Ritmi del tempo | Roberto Altmann

20 june 2009 | VIA  DI CITTà, 111 SIENA

 

20 june – 10 july  2009

 

Personal exhibition by Roberto Altmann “Ritmi del tempo”.

Roberto Altmann was born in 1961 in Sestri Levante (Genoa), where he still lives and works. He graduated from the School of Art and subsequently from the Academy of Fine Arts in Genoa, in the School of Painting. From the mid-eighties he began his exhibition activity with exhibitions in Italy, Switzerland, the Czech Republic, Holland, the United States and Venezuela. Over the course of his career he has created several live performances with music and theater, as well as canvases and frescoes for churches.

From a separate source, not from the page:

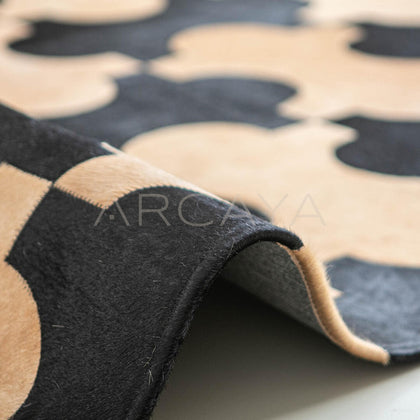 Textured Rug - scene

The result currently achieved by the Ligurian artist can be considered as the summary of an entire research path that officially began in 1982 with an “expressionist” period, and then evolved in an abstract sense around 1985.

Altmann draws his inspiration from classical or Renaissance modules to immerse his figures in contemporaneity. He only paints what “once was beautiful”, sometimes delicately, sometimes forcefully. Altmann’s painting recalls a certain expressionism with overflows into the informal, his sign is a dance of bodies, his vision of the event is aesthetic and enveloping. At first glance his canvases seem abstract, as expressionism becomes exaggerated and becomes destruction of the image, which is fragmented and dissolved. In Altmann we relive the spirit of a new “Renaissance”, where human centrality is highlighted no longer by the sumptuous presence of a body with magical anatomical measurements, but by the trouble that concerns contemporary man, creator and victim of all the contradictions, the disturbances and torments that fall upon him. In the large works, this circular and enveloping rhythm is evident, like that of a large mural fresco, intended to trigger in the observer the dismay of vertigo and a subtle sense of perdition, perhaps due to that absence of perspective against which to place the scene, which entrust a reference thought. On the occasion of the exhibition, a new series of paintings will be presented, conceived as constructions that create and fill physical and mental spaces, in which Michelangelo’s memories resurface, twisting bodies with a Renaissance flavour, scenes of battles where the figure of the horse becomes predominant; and the horse, an emblematic animal for the city of Siena, is precisely one of the central themes that characterizes the latest series of works.